Matrix Diagonalization Theorem

Introduction

Diagonal matrix is one of the most simplest matrices. It’s eigenvalues are just the diagonal values and the eigenvectors are just the natural bases vectors $\{e_1, e_2, \cdots, e_n\}$.

Diagonalizable matrix, a matrix similar to a diagonal matrix, is also benefited from the simplicity of a diagonal matrix.

In this blog post, I would like to quickly discuss matrix diagonalization.

Definition of Diagonalizable Matrix

An $n \times n$ matrix $A$ is diagonalizable if it is similar to a diagonal matrix: that is, if there exits an invertible $n \times n$ matrix $C$ and a diagonal matrix $D$ such that $A = CDC^{-1}$.

Diagonalization Theorem

Naturally derived from the definition of diagonalizable matrix, we have the diagonalizable theorem.

An $n \times n$ matrix $A$ is diagonalizable if and only if $A$ has $n$ linearly independent eigenvectors.

Proof

Suppose $A$ is diagonalizable, $A = CDC^{-1}$, we then have $AC = CD$. Because $D$ is a diagonal matrix, each column vector of $C$, $v_i$, must be an eigenvector of $A$ and the diagonal value of $D$, $\lambda_i$, is the corresponding eigenvalue.

## Recorded information
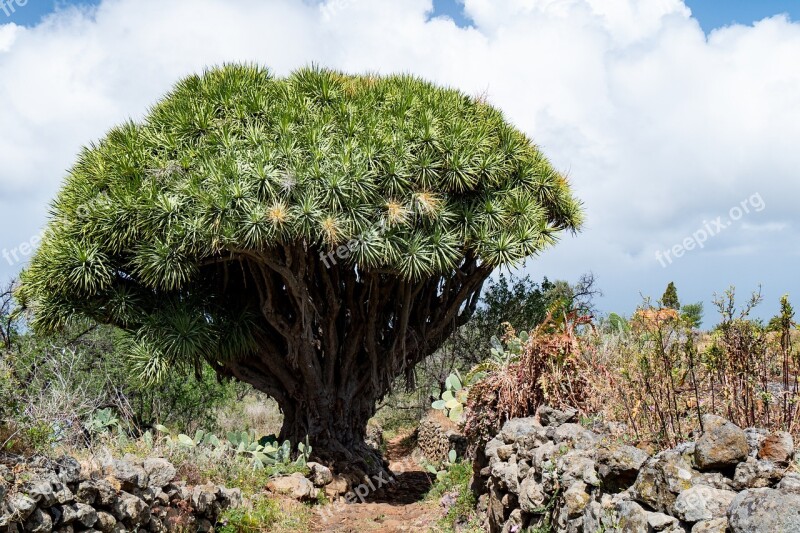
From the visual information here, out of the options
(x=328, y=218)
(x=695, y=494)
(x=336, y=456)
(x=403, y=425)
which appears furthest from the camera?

## Requirements
(a) According to the post on matrix diagonalization, what condition must an $n \times n$ matrix meet to be diagonalizable?
(b) Pick up the post on matrix diagonalization after its last sentence and continue writing it.
The material plays no part in this exercise.

## Results of the exercise
(a) It must have $n$ linearly independent eigenvectors.

(b)
Because the matrix $C$ is invertible, the $n$ column vectors of $C$ must be linearly independent.

Suppose $A$ has $n$ linearly independent eigenvectors $\{v_1, v_2, \cdots, v_n\}$ which can form an $n \times n$ invertible matrix $C$, their corresponding eigenvalues $\{\lambda_1, \lambda_2, \cdots, \lambda_n\}$ can form a diagonal matrix $D$. By the definition of eigenvalue and eigenvector, $AC = CD$.

Because the matrix $C$ is invertible, $A = CDC^{-1}$ and $A$ is diagonalizable.

This concludes the proof. $\square$

Algebraic and Geometric Multiplicity

Let $A$ be an $n \times n$ be matrix, and let $\lambda$ be an eigenvalue of $A$.

The algebraic multiplicity of $\lambda$ is its multiplicity as a root of the characteristic polynomial of $A$.

The geometric multiplicity of $\lambda$ is the dimension of the $\lambda$-eigenspace.

Let $A$ be a square matrix and let $\lambda$ be an eigenvalue of $A$. Then

$$
1 \leq \text{the geometric multiplicity of } \lambda \leq \text{the algebraic multiplicity of } \lambda
$$

The complete proof to this is skipped in this article.

Diagonalization Theorem Variant

There is a variant of diagonalization theorem stated in the language of multiplicities.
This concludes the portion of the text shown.